DOCUMENT SECTION:
◇ ◇ ◇ ◇ ◇
Ascent of Mount Torbert on 2013-05-26
|Others in Party:||Edward Earl|
----Only Party on Mountain
|Date:||Sunday, May 26, 2013|
|Ascent Type:||Successful Summit Attained|
| Motorized Transport to Trailhead:||Airplane|
| Elevation:||11413 ft / 3478 m|
Ascent Trip ReportSunday, May 26th:
I woke up at about 4:50 AM and quickly got out of my sleeping bag at our Redoubt Volcano base camp and started organizing. Paul Claus, our bush pilot, was scheduled to arrive around 6 AM to ferry us over to Mount Torbert, so we had to be all packed by then. All five of us scrambled to cram stuff into packs and bags and break down our tents, and we were almost done when Paul’s Otter came into view and landed right next to our camp area.
On board with Paul was John, who was originally supposed to be on our trip but had dropped out of the Redoubt portion. He was now ready to join us for Torbert. We all greeted him, loaded our stuff on the capacious Otter, and were soon off. It was a beautiful day and the 45-minute flight to Torbert featured endless views of thousands of unnamed Alaskan peaks stretching off in all directions.
At about 7 AM Paul expertly landed us on the glacier at 8265’ north of Torbert, a place he has landed before. We quickly unloaded, saw Paul depart, and then set up Dave’s large tent and threw everything we didn’t need for our summit day-hike inside. The weather was perfect again, and if it held our plan was to get picked up by Paul this evening after our hike. The forecast did call for a minor front that might move through later today or early tomorrow, so we did have enough gear to spend the night if needed.
The six of us started snowshoeing uphill at about 8:30 AM, John leading the way up the very gentle valley towards Torbert. The route was easy until a steep “hourglass” ramp section that led to the broad upper plateau. There appeared to be two routes up the ramp, either straight ahead, or to the right. After making our way up to a field of scattered ice blocks, we donned crampons and decided to take the right route, which promised fewer crevasses to cross.
Edward led us uphill, switchbacking up a steep slope, until he was stopped by a huge crevasse. Here we regrouped and got out our pickets, and Edward led downhill and around the big slot, pounding in three pickets for protection. We all followed, and then continued uphill, crossing a few minor crevasses a foot or so wide that we marked with wands. The final obstacle was a wider crevasse with an uphill ice cliff a foot or two high, and Loren went first, leaping up to safety.
◇ ◇ ◇ ◇ ◇
SUPPLIED ENTRIES:
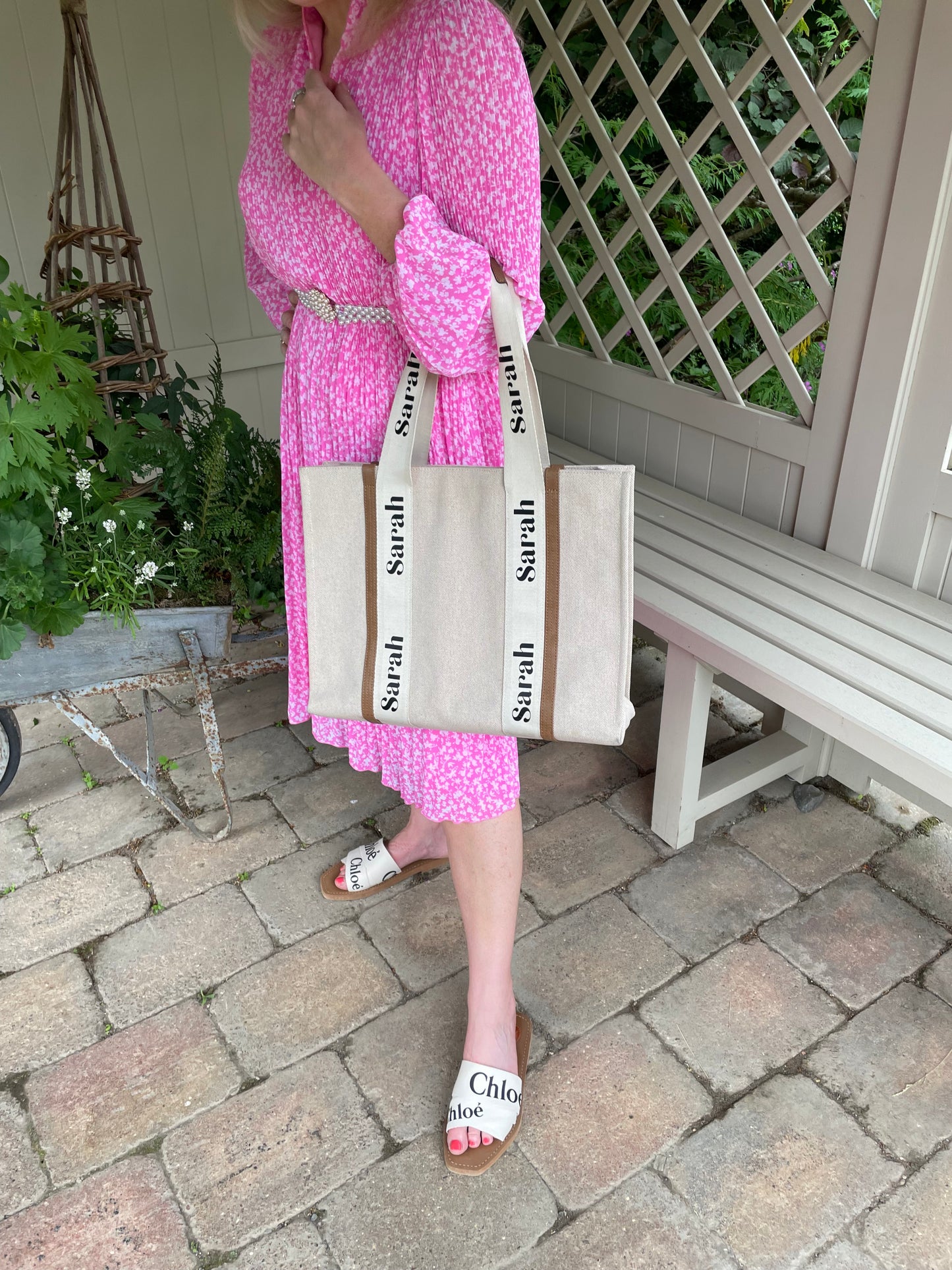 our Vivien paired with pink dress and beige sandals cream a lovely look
◇ ◇ ◇ ◇ ◇
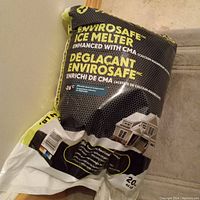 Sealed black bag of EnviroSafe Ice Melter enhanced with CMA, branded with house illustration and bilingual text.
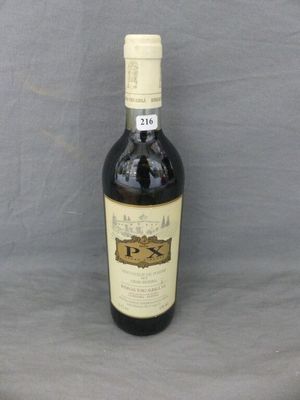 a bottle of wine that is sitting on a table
◇ ◇ ◇ ◇ ◇
WORK REQUEST:
Rewrite the Mount Torbert trip report from "On board with" up to and including "in all directions.", replacing "capacious" with "roomy". The material is not required for the work that follows from here on.

THE ANSWER:
On board with Paul was John, who was originally supposed to be on our trip but had dropped out of the Redoubt portion. He was now ready to join us for Torbert. We all greeted him, loaded our stuff on the roomy Otter, and were soon off. It was a beautiful day and the 45-minute flight to Torbert featured endless views of thousands of unnamed Alaskan peaks stretching off in all directions.